I kept running into the same problem.
Generate a project with an AI tool → open it in Cursor → spend 30 minutes
re-explaining the whole codebase to my AI assistant.
Which files exist. What patterns we use. What NOT to touch. Every. Single. Time.
That context lives in your head, not in your IDE.
So I built Aidea to fix the handoff.
It generates a production-ready React+Vite foundation AND the bridge docs
alongside it — automatically:
• .cursorrules (Cursor reads this on open)
• CLAUDE.md (full context for Claude Code)
• AGENTS.md (OpenAI Codex + Antigravity)
• .github/copilot-instructions.md (GitHub Copilot)
35 minutes from idea to a foundation you can actually continue building
in your own IDE.
Free to try right now. Launching at $19 — one-time, no subscription.
→ aideaapp.com
Would love feedback from other Cursor/Claude Code users — is the bridge
doc angle the thing that resonates, or is it something else?
The bridge-doc angle is definitely the part that resonates.

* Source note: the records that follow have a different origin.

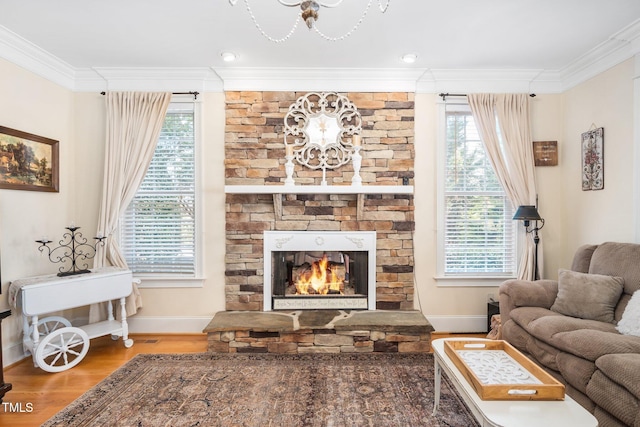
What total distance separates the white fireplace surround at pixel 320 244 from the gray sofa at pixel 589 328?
123 cm

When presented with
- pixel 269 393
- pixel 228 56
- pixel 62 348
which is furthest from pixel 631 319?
pixel 62 348

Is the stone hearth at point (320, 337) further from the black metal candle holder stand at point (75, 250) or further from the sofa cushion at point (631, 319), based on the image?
the black metal candle holder stand at point (75, 250)

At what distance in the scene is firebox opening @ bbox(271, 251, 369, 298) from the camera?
3762 millimetres

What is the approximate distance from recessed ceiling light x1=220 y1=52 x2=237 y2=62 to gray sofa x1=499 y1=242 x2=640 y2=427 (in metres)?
3.06

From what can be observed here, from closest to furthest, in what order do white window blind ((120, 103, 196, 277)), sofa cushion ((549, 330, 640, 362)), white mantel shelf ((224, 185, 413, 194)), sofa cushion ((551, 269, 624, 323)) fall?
sofa cushion ((549, 330, 640, 362)), sofa cushion ((551, 269, 624, 323)), white mantel shelf ((224, 185, 413, 194)), white window blind ((120, 103, 196, 277))

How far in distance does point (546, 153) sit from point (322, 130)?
2.29m

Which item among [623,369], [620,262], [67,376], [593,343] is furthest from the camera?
[67,376]

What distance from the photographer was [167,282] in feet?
12.3

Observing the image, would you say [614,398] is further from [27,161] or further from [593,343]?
[27,161]

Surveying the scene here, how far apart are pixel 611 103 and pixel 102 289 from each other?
15.2 ft

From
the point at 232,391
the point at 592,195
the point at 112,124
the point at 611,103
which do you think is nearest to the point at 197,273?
the point at 232,391

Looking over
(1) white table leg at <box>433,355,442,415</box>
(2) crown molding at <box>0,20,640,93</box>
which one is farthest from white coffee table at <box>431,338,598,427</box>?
(2) crown molding at <box>0,20,640,93</box>

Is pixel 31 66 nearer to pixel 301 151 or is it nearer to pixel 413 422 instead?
pixel 301 151

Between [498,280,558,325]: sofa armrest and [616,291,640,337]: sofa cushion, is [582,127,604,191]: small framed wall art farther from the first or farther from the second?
[616,291,640,337]: sofa cushion
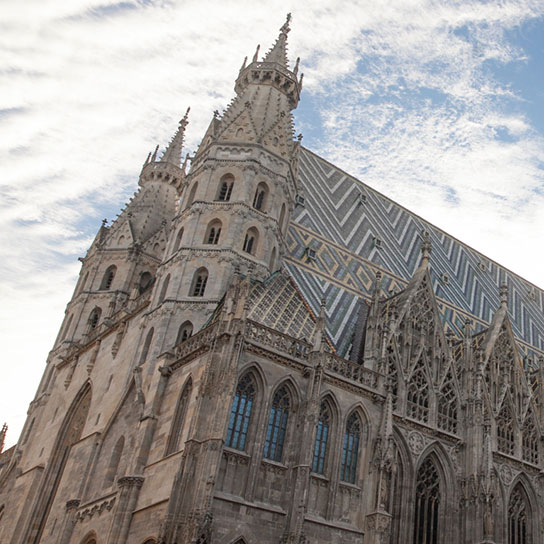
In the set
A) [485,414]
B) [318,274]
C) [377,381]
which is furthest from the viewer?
[318,274]

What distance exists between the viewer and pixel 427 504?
2444 centimetres

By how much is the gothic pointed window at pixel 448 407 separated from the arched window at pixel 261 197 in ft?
34.5

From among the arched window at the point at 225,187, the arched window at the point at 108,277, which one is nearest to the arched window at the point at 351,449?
the arched window at the point at 225,187

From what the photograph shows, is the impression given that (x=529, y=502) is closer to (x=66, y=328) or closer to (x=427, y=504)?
(x=427, y=504)

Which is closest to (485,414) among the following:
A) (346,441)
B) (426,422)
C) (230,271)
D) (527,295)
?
(426,422)

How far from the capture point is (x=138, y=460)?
841 inches

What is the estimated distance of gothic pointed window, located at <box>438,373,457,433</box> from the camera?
26203 mm

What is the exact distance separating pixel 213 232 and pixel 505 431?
14.8 meters

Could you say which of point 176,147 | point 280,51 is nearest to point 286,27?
point 280,51

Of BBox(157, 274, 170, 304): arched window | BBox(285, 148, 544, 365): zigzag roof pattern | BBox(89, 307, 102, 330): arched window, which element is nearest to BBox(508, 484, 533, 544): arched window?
BBox(285, 148, 544, 365): zigzag roof pattern

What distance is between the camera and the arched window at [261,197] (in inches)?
1131

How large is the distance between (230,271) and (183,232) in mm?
3335

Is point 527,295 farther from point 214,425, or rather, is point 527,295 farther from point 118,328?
point 214,425

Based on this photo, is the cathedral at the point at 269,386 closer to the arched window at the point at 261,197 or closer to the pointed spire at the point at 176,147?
the arched window at the point at 261,197
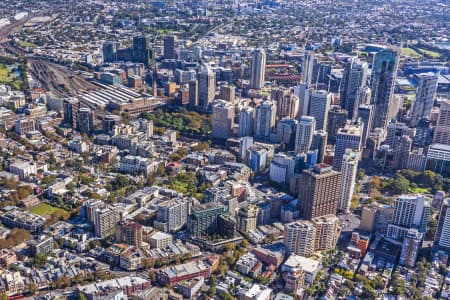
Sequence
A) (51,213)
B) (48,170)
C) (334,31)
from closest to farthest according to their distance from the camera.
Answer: (51,213), (48,170), (334,31)

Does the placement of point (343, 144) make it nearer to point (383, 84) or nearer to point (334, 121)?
point (334, 121)

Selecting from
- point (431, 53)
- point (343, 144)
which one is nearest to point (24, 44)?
point (343, 144)

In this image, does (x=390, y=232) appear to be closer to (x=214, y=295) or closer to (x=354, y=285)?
(x=354, y=285)

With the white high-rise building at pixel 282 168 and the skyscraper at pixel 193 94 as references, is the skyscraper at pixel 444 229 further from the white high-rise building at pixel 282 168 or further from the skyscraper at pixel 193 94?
the skyscraper at pixel 193 94

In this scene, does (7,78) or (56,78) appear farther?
(56,78)

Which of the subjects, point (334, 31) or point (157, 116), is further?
point (334, 31)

Most AI builder tools stop at generating the project. Your stronger insight is that the real slowdown starts after generation, when Cursor, Claude Code, Copilot, or Codex have to be re-taught the project context from scratch.
That makes Aidea less about “generate a React app” and more about continuity between idea, codebase, and AI assistant. That is a sharper category than another starter kit.
The name is close, but I’d be careful with it as this grows. Aidea sounds like idea generation, while the product is really solving AI development handoff and project memory. If you keep expanding around Cursor rules, Claude docs, agent instructions, repo conventions, and IDE-ready workflows, Xevoa .com would carry that direction better as a broader dev workflow brand.
The product’s real value is not the first 35 minutes. It is making the next 35 hours easier to continue without re-explaining everything.